Over breakfast yesterday I watched with interest a television documentary on Peaches Geldof, daughter of Sir Bob of Live Aid fame. The programme covered her “wild child” lifestyle, and I saw parallels with similar coverage of her mother, the late Paula Yates who was equally highlighted by the media.
The interviews showed Miss Geldof as devil-may-care, who in the vernacular of our parents and grandparents might have been described as “a flighty young thing”. She described how she spent time in her New York apartment “to rest – London’s just so fast”; how her normal day would see her getting up “around ten or eleven” in the morning, then partying all night long. But through the Transatlantic accent and , through the statements about engendering awkwardness in others because she found their reactions ‘interesting’, I saw a serious and dedicated young woman. In her work for Nylon, the cult American style magazine she showed immense professionalism and a real talent for engaging with the public.
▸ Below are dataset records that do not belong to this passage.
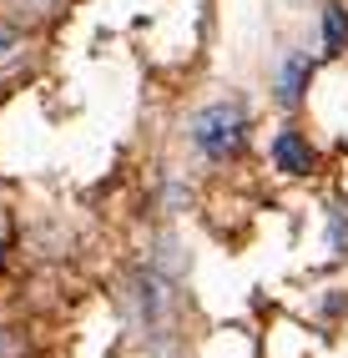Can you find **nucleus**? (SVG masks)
I'll return each instance as SVG.
<instances>
[{
    "label": "nucleus",
    "instance_id": "f257e3e1",
    "mask_svg": "<svg viewBox=\"0 0 348 358\" xmlns=\"http://www.w3.org/2000/svg\"><path fill=\"white\" fill-rule=\"evenodd\" d=\"M242 106H232V101H217V106H202L192 116V141L207 152V157H227V152H238L242 147Z\"/></svg>",
    "mask_w": 348,
    "mask_h": 358
},
{
    "label": "nucleus",
    "instance_id": "f03ea898",
    "mask_svg": "<svg viewBox=\"0 0 348 358\" xmlns=\"http://www.w3.org/2000/svg\"><path fill=\"white\" fill-rule=\"evenodd\" d=\"M303 81H308V56H288L283 71H277V96L293 106L298 96H303Z\"/></svg>",
    "mask_w": 348,
    "mask_h": 358
},
{
    "label": "nucleus",
    "instance_id": "7ed1b4c3",
    "mask_svg": "<svg viewBox=\"0 0 348 358\" xmlns=\"http://www.w3.org/2000/svg\"><path fill=\"white\" fill-rule=\"evenodd\" d=\"M273 157H277V166H283V172H308V162H313L308 147H303L293 131H283V136L273 141Z\"/></svg>",
    "mask_w": 348,
    "mask_h": 358
},
{
    "label": "nucleus",
    "instance_id": "20e7f679",
    "mask_svg": "<svg viewBox=\"0 0 348 358\" xmlns=\"http://www.w3.org/2000/svg\"><path fill=\"white\" fill-rule=\"evenodd\" d=\"M343 45H348V10L328 6L323 10V51H343Z\"/></svg>",
    "mask_w": 348,
    "mask_h": 358
},
{
    "label": "nucleus",
    "instance_id": "39448f33",
    "mask_svg": "<svg viewBox=\"0 0 348 358\" xmlns=\"http://www.w3.org/2000/svg\"><path fill=\"white\" fill-rule=\"evenodd\" d=\"M15 51H20V31L0 26V66H10V61H15Z\"/></svg>",
    "mask_w": 348,
    "mask_h": 358
}]
</instances>
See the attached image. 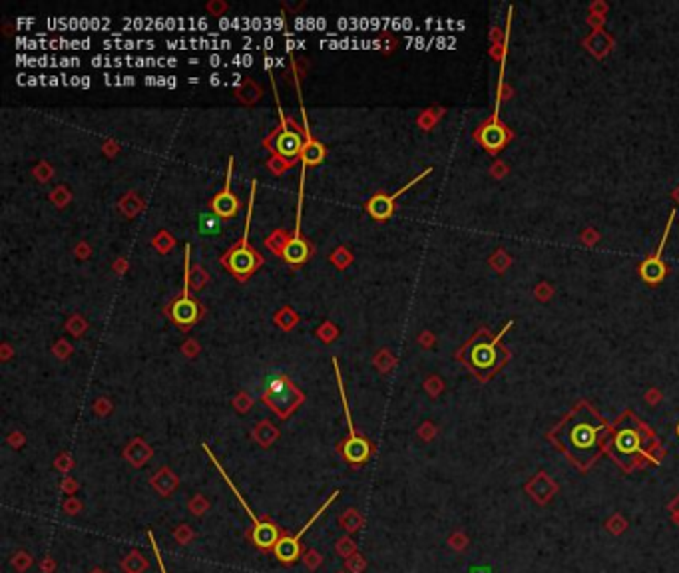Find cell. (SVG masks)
I'll use <instances>...</instances> for the list:
<instances>
[{"instance_id": "cell-14", "label": "cell", "mask_w": 679, "mask_h": 573, "mask_svg": "<svg viewBox=\"0 0 679 573\" xmlns=\"http://www.w3.org/2000/svg\"><path fill=\"white\" fill-rule=\"evenodd\" d=\"M301 114H303V150H301V161H303V168H309V165H319L321 161L325 160V155H327V150H325V146L319 140H315L313 136H311V130H309V121H307V114H305L303 108V102H301Z\"/></svg>"}, {"instance_id": "cell-18", "label": "cell", "mask_w": 679, "mask_h": 573, "mask_svg": "<svg viewBox=\"0 0 679 573\" xmlns=\"http://www.w3.org/2000/svg\"><path fill=\"white\" fill-rule=\"evenodd\" d=\"M289 239H291V233L285 231V229H275V231L265 239V247H267V249H271L275 255H279V257H281L285 251V247H287V243H289Z\"/></svg>"}, {"instance_id": "cell-6", "label": "cell", "mask_w": 679, "mask_h": 573, "mask_svg": "<svg viewBox=\"0 0 679 573\" xmlns=\"http://www.w3.org/2000/svg\"><path fill=\"white\" fill-rule=\"evenodd\" d=\"M335 374H337V382H339V393H341V400H343V408L347 414V426H349V438L343 444V454H345L347 462L351 464H363L369 460L371 456V444L366 442L363 436H359L355 430V424L351 418V410H349V403H347L345 396V386H343V378H341V371H339V361L333 359Z\"/></svg>"}, {"instance_id": "cell-2", "label": "cell", "mask_w": 679, "mask_h": 573, "mask_svg": "<svg viewBox=\"0 0 679 573\" xmlns=\"http://www.w3.org/2000/svg\"><path fill=\"white\" fill-rule=\"evenodd\" d=\"M255 191H257V181L254 180L251 183V197H249V207H247V217H245V227L241 239L232 245L227 251L222 255V265L227 271L234 275L237 281H247L255 271H259V267L264 265V257L259 255L257 249H254L249 245V223H251V215H254V203H255Z\"/></svg>"}, {"instance_id": "cell-28", "label": "cell", "mask_w": 679, "mask_h": 573, "mask_svg": "<svg viewBox=\"0 0 679 573\" xmlns=\"http://www.w3.org/2000/svg\"><path fill=\"white\" fill-rule=\"evenodd\" d=\"M470 573H490V569L488 567H474Z\"/></svg>"}, {"instance_id": "cell-29", "label": "cell", "mask_w": 679, "mask_h": 573, "mask_svg": "<svg viewBox=\"0 0 679 573\" xmlns=\"http://www.w3.org/2000/svg\"><path fill=\"white\" fill-rule=\"evenodd\" d=\"M678 436H679V424H678Z\"/></svg>"}, {"instance_id": "cell-19", "label": "cell", "mask_w": 679, "mask_h": 573, "mask_svg": "<svg viewBox=\"0 0 679 573\" xmlns=\"http://www.w3.org/2000/svg\"><path fill=\"white\" fill-rule=\"evenodd\" d=\"M222 217H217L215 213H202L200 215V231L203 235H217L222 231Z\"/></svg>"}, {"instance_id": "cell-26", "label": "cell", "mask_w": 679, "mask_h": 573, "mask_svg": "<svg viewBox=\"0 0 679 573\" xmlns=\"http://www.w3.org/2000/svg\"><path fill=\"white\" fill-rule=\"evenodd\" d=\"M337 327H335L331 321H325L319 329H317V334H319V339H323L325 342H331L333 339H337Z\"/></svg>"}, {"instance_id": "cell-3", "label": "cell", "mask_w": 679, "mask_h": 573, "mask_svg": "<svg viewBox=\"0 0 679 573\" xmlns=\"http://www.w3.org/2000/svg\"><path fill=\"white\" fill-rule=\"evenodd\" d=\"M608 452L626 470L638 462V458L646 456L643 430L631 414H626L614 428V432L609 436Z\"/></svg>"}, {"instance_id": "cell-12", "label": "cell", "mask_w": 679, "mask_h": 573, "mask_svg": "<svg viewBox=\"0 0 679 573\" xmlns=\"http://www.w3.org/2000/svg\"><path fill=\"white\" fill-rule=\"evenodd\" d=\"M337 498H339V492H335L333 496H331V498H329V500H327V502L323 503V508H321L319 512L315 513V515H313V518H311V520H309V522L305 523L303 530H301V532L295 533L293 537H281V540L277 542V545H275V547H273V552H275V557H277L279 562H281V563H293V562H297V560H299V555H301V547H299V540H301V537H303V533L307 532V530H309L311 525H313L315 520H317V518H319V515H321V513H323L325 510L329 508V503L335 502Z\"/></svg>"}, {"instance_id": "cell-1", "label": "cell", "mask_w": 679, "mask_h": 573, "mask_svg": "<svg viewBox=\"0 0 679 573\" xmlns=\"http://www.w3.org/2000/svg\"><path fill=\"white\" fill-rule=\"evenodd\" d=\"M608 426L588 404H580L552 432V440L578 468H590L604 452Z\"/></svg>"}, {"instance_id": "cell-5", "label": "cell", "mask_w": 679, "mask_h": 573, "mask_svg": "<svg viewBox=\"0 0 679 573\" xmlns=\"http://www.w3.org/2000/svg\"><path fill=\"white\" fill-rule=\"evenodd\" d=\"M275 100H277V111H279L281 124H279V128L271 131V136L265 140V148L273 150L275 155H279V158L293 160L297 155H301L305 138L301 136V131L297 130V126H295V128H289V126H287V118H285L283 110H281L279 98H275Z\"/></svg>"}, {"instance_id": "cell-8", "label": "cell", "mask_w": 679, "mask_h": 573, "mask_svg": "<svg viewBox=\"0 0 679 573\" xmlns=\"http://www.w3.org/2000/svg\"><path fill=\"white\" fill-rule=\"evenodd\" d=\"M510 327H512V321L508 322L506 327L498 332L492 341H488V339L484 341L482 337H478L477 341L470 344V349H468V364L474 371L482 372V374H490L492 371H496L498 364H500V352H498L496 344Z\"/></svg>"}, {"instance_id": "cell-25", "label": "cell", "mask_w": 679, "mask_h": 573, "mask_svg": "<svg viewBox=\"0 0 679 573\" xmlns=\"http://www.w3.org/2000/svg\"><path fill=\"white\" fill-rule=\"evenodd\" d=\"M124 567H126L130 573H140L142 569H146V560H142L138 553L134 552L132 555L124 562Z\"/></svg>"}, {"instance_id": "cell-23", "label": "cell", "mask_w": 679, "mask_h": 573, "mask_svg": "<svg viewBox=\"0 0 679 573\" xmlns=\"http://www.w3.org/2000/svg\"><path fill=\"white\" fill-rule=\"evenodd\" d=\"M351 261H353V255L347 251V247H339V249H335V251L331 253V263L337 265L339 269H345Z\"/></svg>"}, {"instance_id": "cell-24", "label": "cell", "mask_w": 679, "mask_h": 573, "mask_svg": "<svg viewBox=\"0 0 679 573\" xmlns=\"http://www.w3.org/2000/svg\"><path fill=\"white\" fill-rule=\"evenodd\" d=\"M295 163V160H285V158H279V155H273L271 160L267 161V168L277 173V175H281L287 168H291Z\"/></svg>"}, {"instance_id": "cell-27", "label": "cell", "mask_w": 679, "mask_h": 573, "mask_svg": "<svg viewBox=\"0 0 679 573\" xmlns=\"http://www.w3.org/2000/svg\"><path fill=\"white\" fill-rule=\"evenodd\" d=\"M148 535H150V542H152V547H153V553H156V562H158L160 573H165V567H163V562H162V555H160V552H158V545H156V542H153V535H152V533H148Z\"/></svg>"}, {"instance_id": "cell-15", "label": "cell", "mask_w": 679, "mask_h": 573, "mask_svg": "<svg viewBox=\"0 0 679 573\" xmlns=\"http://www.w3.org/2000/svg\"><path fill=\"white\" fill-rule=\"evenodd\" d=\"M477 140L480 141V146H482L484 150L494 153V151L502 150V148L506 146V141L510 140V133H508V130L500 121H498V124L487 121V124L477 131Z\"/></svg>"}, {"instance_id": "cell-11", "label": "cell", "mask_w": 679, "mask_h": 573, "mask_svg": "<svg viewBox=\"0 0 679 573\" xmlns=\"http://www.w3.org/2000/svg\"><path fill=\"white\" fill-rule=\"evenodd\" d=\"M232 170H234V158L227 160V173H225V185L222 191H217L210 202V209L222 219H232L239 212V200L232 191Z\"/></svg>"}, {"instance_id": "cell-13", "label": "cell", "mask_w": 679, "mask_h": 573, "mask_svg": "<svg viewBox=\"0 0 679 573\" xmlns=\"http://www.w3.org/2000/svg\"><path fill=\"white\" fill-rule=\"evenodd\" d=\"M675 213L678 209H673L671 215H669V222L666 225V231H663V237H661V243H659L658 251L653 257H649L646 261L641 263V267H639V273H641V279L649 285H659V283L663 281V277H666V265L661 261V253H663V247H666V243H668V235L669 229H671V223L675 219Z\"/></svg>"}, {"instance_id": "cell-20", "label": "cell", "mask_w": 679, "mask_h": 573, "mask_svg": "<svg viewBox=\"0 0 679 573\" xmlns=\"http://www.w3.org/2000/svg\"><path fill=\"white\" fill-rule=\"evenodd\" d=\"M254 438L261 446H269L277 438V430H275V426L271 422H261L255 428Z\"/></svg>"}, {"instance_id": "cell-4", "label": "cell", "mask_w": 679, "mask_h": 573, "mask_svg": "<svg viewBox=\"0 0 679 573\" xmlns=\"http://www.w3.org/2000/svg\"><path fill=\"white\" fill-rule=\"evenodd\" d=\"M303 394L295 388V384L283 374H277L273 378L267 381L265 386L264 400L271 410H273L279 418H287L289 414L293 413L299 404L303 403Z\"/></svg>"}, {"instance_id": "cell-22", "label": "cell", "mask_w": 679, "mask_h": 573, "mask_svg": "<svg viewBox=\"0 0 679 573\" xmlns=\"http://www.w3.org/2000/svg\"><path fill=\"white\" fill-rule=\"evenodd\" d=\"M173 243H175V239H173L172 235H170L168 231H160L156 237H153V247H156L160 253L170 251V249L173 247Z\"/></svg>"}, {"instance_id": "cell-17", "label": "cell", "mask_w": 679, "mask_h": 573, "mask_svg": "<svg viewBox=\"0 0 679 573\" xmlns=\"http://www.w3.org/2000/svg\"><path fill=\"white\" fill-rule=\"evenodd\" d=\"M190 253H192V247L185 245V273H188V277H190V287H192L193 291H202L203 287H205V283L210 281V275L203 271L202 265L190 267Z\"/></svg>"}, {"instance_id": "cell-7", "label": "cell", "mask_w": 679, "mask_h": 573, "mask_svg": "<svg viewBox=\"0 0 679 573\" xmlns=\"http://www.w3.org/2000/svg\"><path fill=\"white\" fill-rule=\"evenodd\" d=\"M190 277H188V273H183V291L180 297H175L168 307H165V312H168V317L172 319L173 324H178L180 329H190L193 327L195 322L202 319L203 309L202 305L197 299H193L192 295H190Z\"/></svg>"}, {"instance_id": "cell-21", "label": "cell", "mask_w": 679, "mask_h": 573, "mask_svg": "<svg viewBox=\"0 0 679 573\" xmlns=\"http://www.w3.org/2000/svg\"><path fill=\"white\" fill-rule=\"evenodd\" d=\"M297 321H299V317H297V312H295L291 307H283L281 311L275 315V322H277L281 329H285V331L293 329Z\"/></svg>"}, {"instance_id": "cell-9", "label": "cell", "mask_w": 679, "mask_h": 573, "mask_svg": "<svg viewBox=\"0 0 679 573\" xmlns=\"http://www.w3.org/2000/svg\"><path fill=\"white\" fill-rule=\"evenodd\" d=\"M303 187H305V168L303 173H301V190H299V205H297V219H295V229L291 233V239L287 243V247H285L283 255H281V259L285 263H289V265H293V267H299V265H303L311 259V255H313V247H311V243L305 239L303 235H301V213H303Z\"/></svg>"}, {"instance_id": "cell-16", "label": "cell", "mask_w": 679, "mask_h": 573, "mask_svg": "<svg viewBox=\"0 0 679 573\" xmlns=\"http://www.w3.org/2000/svg\"><path fill=\"white\" fill-rule=\"evenodd\" d=\"M279 542V530L271 522H261L255 525L254 530V543L261 550H271Z\"/></svg>"}, {"instance_id": "cell-10", "label": "cell", "mask_w": 679, "mask_h": 573, "mask_svg": "<svg viewBox=\"0 0 679 573\" xmlns=\"http://www.w3.org/2000/svg\"><path fill=\"white\" fill-rule=\"evenodd\" d=\"M430 173H433V168H426L423 173H418L415 180L408 181L406 185H403L401 190L395 191L393 195H386V193H375V195H373V197H371V200L365 203V207H366V212H369V215H371L373 219H376V222H386V219H389V217L393 215V212H395V200H396V197H401V195H403L405 191L411 190L413 185H416L418 181L425 180L426 175H430Z\"/></svg>"}]
</instances>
And for heaven’s sake – she’s only twenty years old. The expectations of her as daughter of Bob Geldof must be unrelenting, and the expectation for her to display the same wild tendencies as her late mother is hugely unfair. It made me think of other famous offspring – Donald Sutherland’s son Kiefer; Aaron Spelling’s daughter Tori; Ryan O’Neal’s daughter Tatum – not to mention our own young Royals. If only the media could just think of them as personalities in their own right and give them a chance to grow up appropriately, they might all have their own chance to shine.